## Excerpted text
+ + +
10 Tips For Training Sales Personnel – Keys For Retirement Housing Prospects

By Andrew John Cocks | Retirement Housing For Sale

10 Tips For Training Sales Personnel – Keys For Retirement Housing Prospects

By understanding how the older generation is different as it ages, retirement community sales staffs can overcome sales barriers and connect more effectively with prospects. The following is a list of Tips for Training Sales Personnel which may be helpful for your business.

Sales Tip #1 Connect with the right side of the brain
Explain living in your community by telling stories, relevant ones that touch emotions. Modern brain research shows that story telling increases the flow of adrenaline to the brain and helps us store and recall. Images are stored in a different place in the brain than the words that describe the visual.

Sales Tip #2 – Relate to their lives in retirement
They want to know what your community offers, and balance those against the experiences they want in retirement. Ask the specific question, “What do you want to do in retirement?” For older adults, the “what” is usually significant and very individualized.

Show them how your retirement community can satisfy their needs, and how you can help them do that.

Sales Tip #3 – Be authentic and trustworthy
Show you care about them as a person. They want to be treated as individuals not as prospects. They want to be able to trust you. Be authentic in your discussions with them. They are “professional consumerologists” with a lifetime of buying experiences. In particular, your face is a clue to whether you believe what you’re saying. Treat all their questions with respect and answer them respectfully.
+ + +
## Recorded information
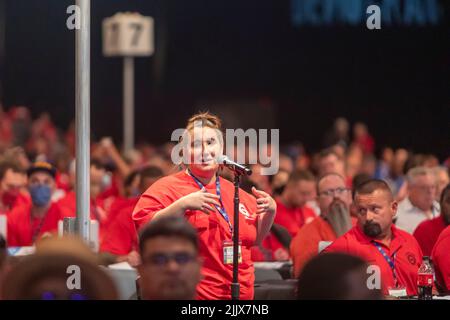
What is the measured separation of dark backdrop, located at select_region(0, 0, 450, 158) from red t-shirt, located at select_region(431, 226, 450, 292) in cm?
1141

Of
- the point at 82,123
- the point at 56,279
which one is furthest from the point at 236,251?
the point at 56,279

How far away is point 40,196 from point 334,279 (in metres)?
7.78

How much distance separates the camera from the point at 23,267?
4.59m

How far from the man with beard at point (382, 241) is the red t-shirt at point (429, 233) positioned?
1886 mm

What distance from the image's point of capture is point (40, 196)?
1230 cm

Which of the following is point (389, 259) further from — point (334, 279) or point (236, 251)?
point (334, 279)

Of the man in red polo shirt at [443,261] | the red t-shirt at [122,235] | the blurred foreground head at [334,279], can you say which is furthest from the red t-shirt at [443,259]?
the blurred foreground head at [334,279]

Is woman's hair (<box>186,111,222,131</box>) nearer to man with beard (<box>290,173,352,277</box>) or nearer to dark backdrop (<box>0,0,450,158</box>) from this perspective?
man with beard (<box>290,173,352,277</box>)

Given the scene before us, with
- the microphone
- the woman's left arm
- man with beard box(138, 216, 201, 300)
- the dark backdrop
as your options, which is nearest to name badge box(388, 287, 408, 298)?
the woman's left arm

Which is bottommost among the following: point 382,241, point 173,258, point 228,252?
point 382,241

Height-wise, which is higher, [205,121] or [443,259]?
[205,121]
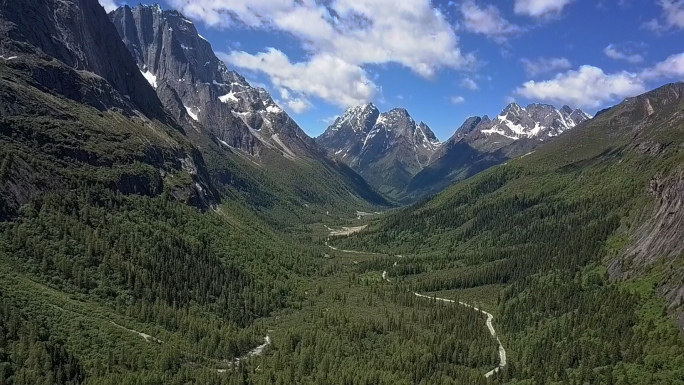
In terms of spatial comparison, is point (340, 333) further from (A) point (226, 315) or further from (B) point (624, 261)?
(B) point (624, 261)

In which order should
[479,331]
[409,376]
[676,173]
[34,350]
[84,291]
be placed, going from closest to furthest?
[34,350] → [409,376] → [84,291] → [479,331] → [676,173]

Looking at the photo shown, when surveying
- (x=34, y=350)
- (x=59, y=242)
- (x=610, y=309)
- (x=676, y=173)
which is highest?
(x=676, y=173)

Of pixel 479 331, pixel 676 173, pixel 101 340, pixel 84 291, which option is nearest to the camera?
+ + +
## Stated exercise A
Pull from the retirement housing sales tips the passage starting at "Sales Tip #2" and ending at "them do that.", and copy it exactly.
## Stated exercise B
Write the next part of the retirement housing sales tips, continuing on from its final sentence.

## Task response A
Sales Tip #2 – Relate to their lives in retirement
They want to know what your community offers, and balance those against the experiences they want in retirement. Ask the specific question, “What do you want to do in retirement?” For older adults, the “what” is usually significant and very individualized.

Show them how your retirement community can satisfy their needs, and how you can help them do that.

## Task response B
Sales Tip #4 – Connect by relating to their families, and yours
The family is a deep, emotional feeling that drives all behavior. Show them pictures of your own children and grandchildren. Talk about them. More than 80% of people over age 60 are grandparents. Focus on the emotional connection between older adults and their grandparents. Describe way in which living in your retirement community can enhance those family relationships.

Sales Tip #5 – Control the physical setting
Make them comfortable in your office. Offer them the most comfortable chairs. Keep a couch pillow in plain sight that they can use to make themselves more comfortable. Have several sets of reader glasses nearby for them to use if they forgot their own. Use a large barrel pen so it’s easy for them to write. Avoid bright lights or outside sunshine; they can distract older adults from what you are saying. With age, we tend to have a attention-deficit syndrome like many youngsters.

Sales Tip #6 – Don’t call them “senior citizens” or “Boomers”
Research shows that about half of people of age don’t like these terms. Don’t use labels. If you must, refer to them as, “people like yourself, whom I deal with.” Treat them as individuals.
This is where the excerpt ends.